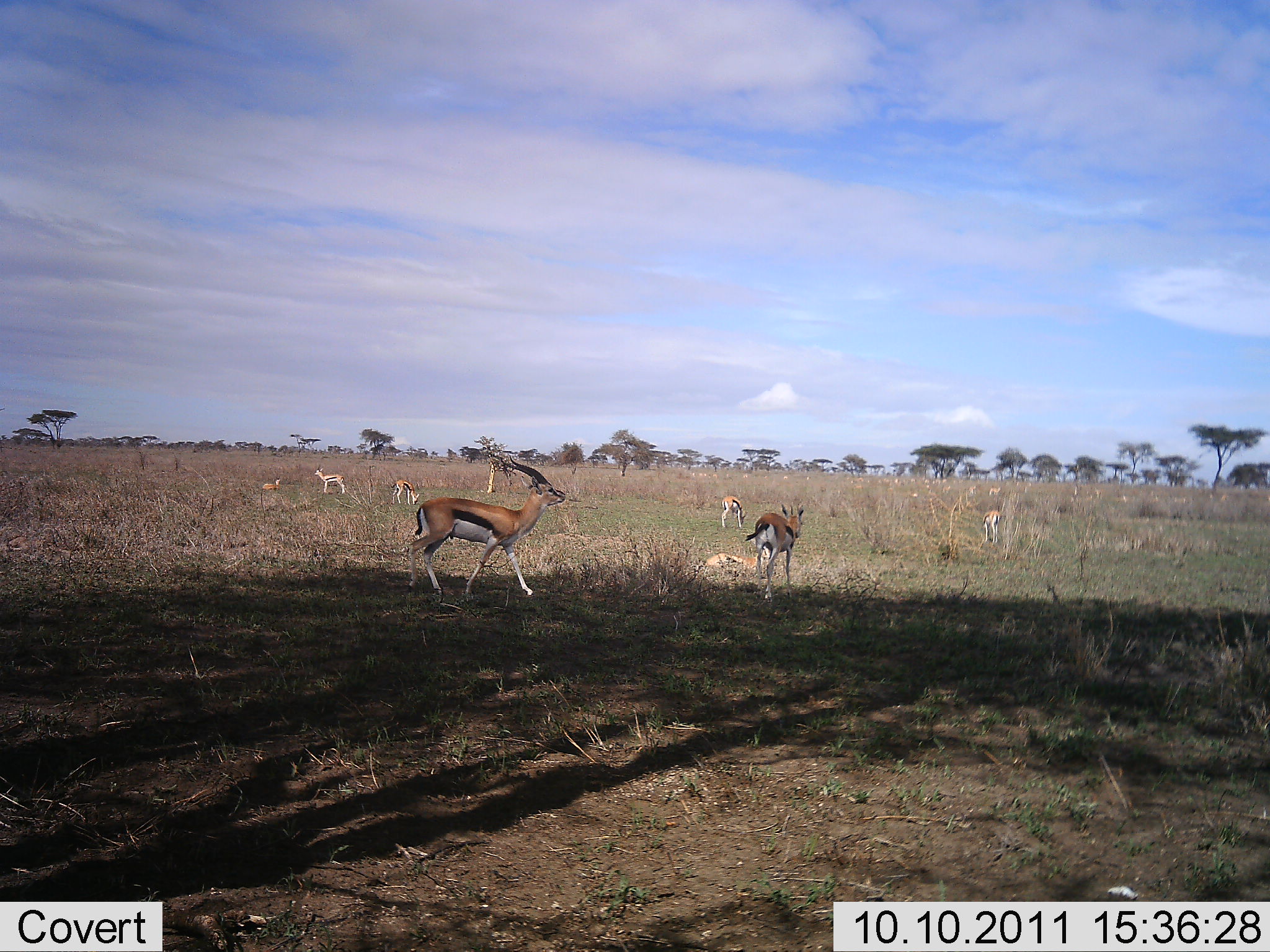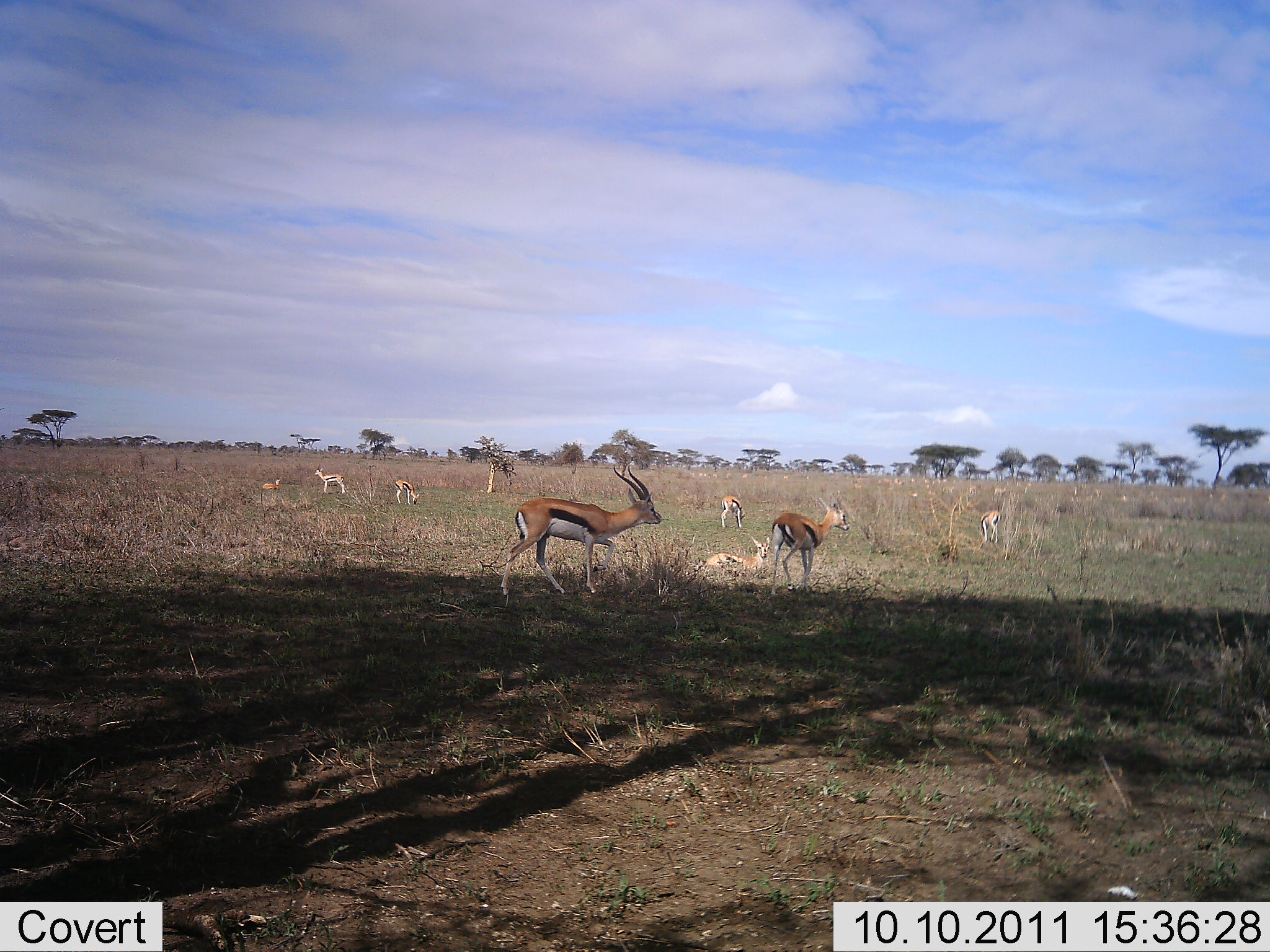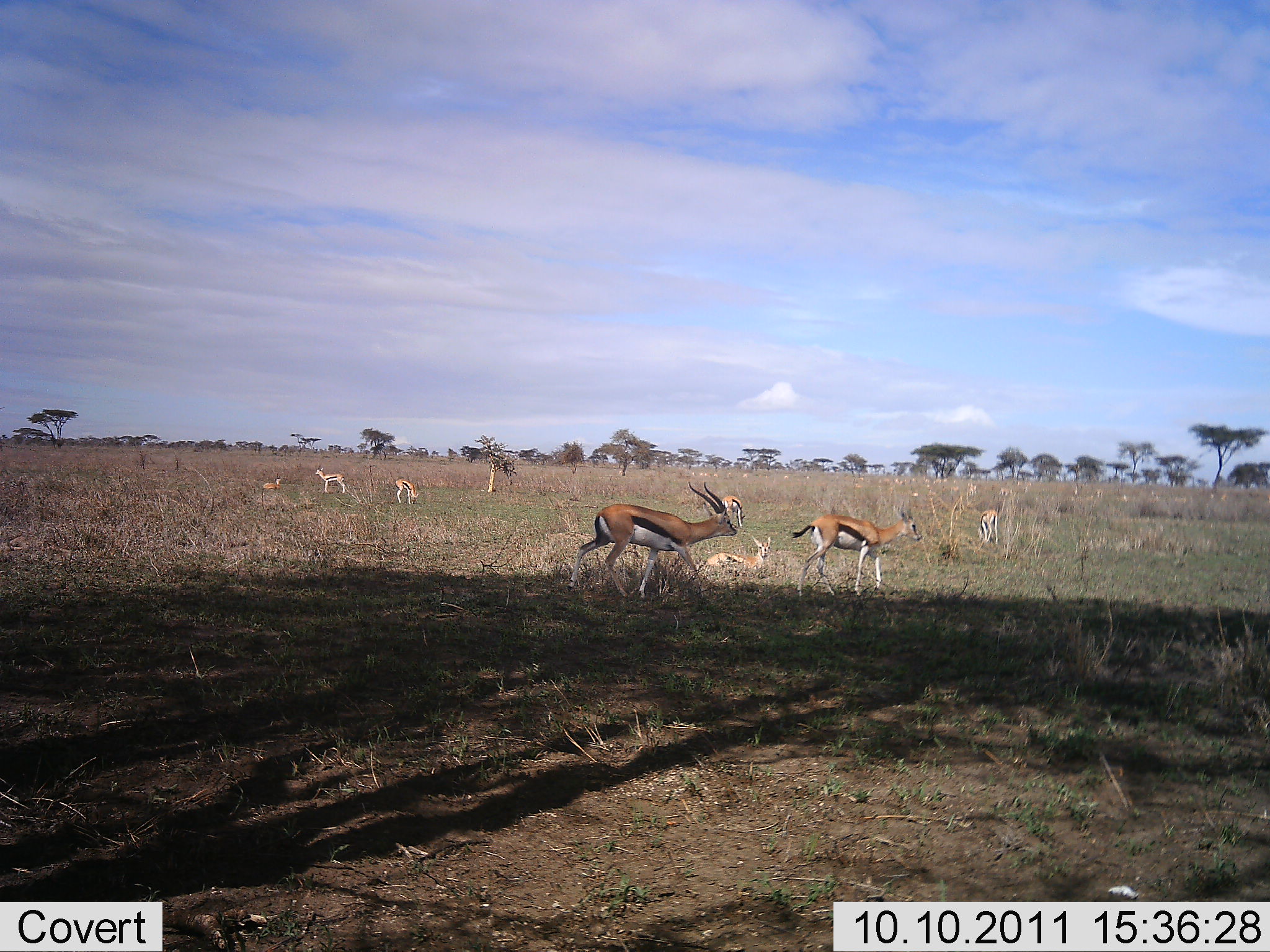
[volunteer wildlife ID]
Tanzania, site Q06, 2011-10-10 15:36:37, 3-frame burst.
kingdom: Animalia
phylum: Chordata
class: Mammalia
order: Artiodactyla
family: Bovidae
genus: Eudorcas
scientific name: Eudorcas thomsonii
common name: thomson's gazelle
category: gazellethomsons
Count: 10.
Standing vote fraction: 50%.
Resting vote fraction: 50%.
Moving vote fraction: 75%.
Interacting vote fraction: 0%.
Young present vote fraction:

Problem description
Everything in the records except the pictures should be retyped exactly.

The completed task
[volunteer wildlife ID]
Tanzania, site Q06, 2011-10-10 15:36:37, 3-frame burst.
kingdom: Animalia
phylum: Chordata
class: Mammalia
order: Artiodactyla
family: Bovidae
genus: Eudorcas
scientific name: Eudorcas thomsonii
common name: thomson's gazelle
category: gazellethomsons
Count: 10.
Standing vote fraction: 50%.
Resting vote fraction: 50%.
Moving vote fraction: 75%.
Interacting vote fraction: 0%.
Young present vote fraction:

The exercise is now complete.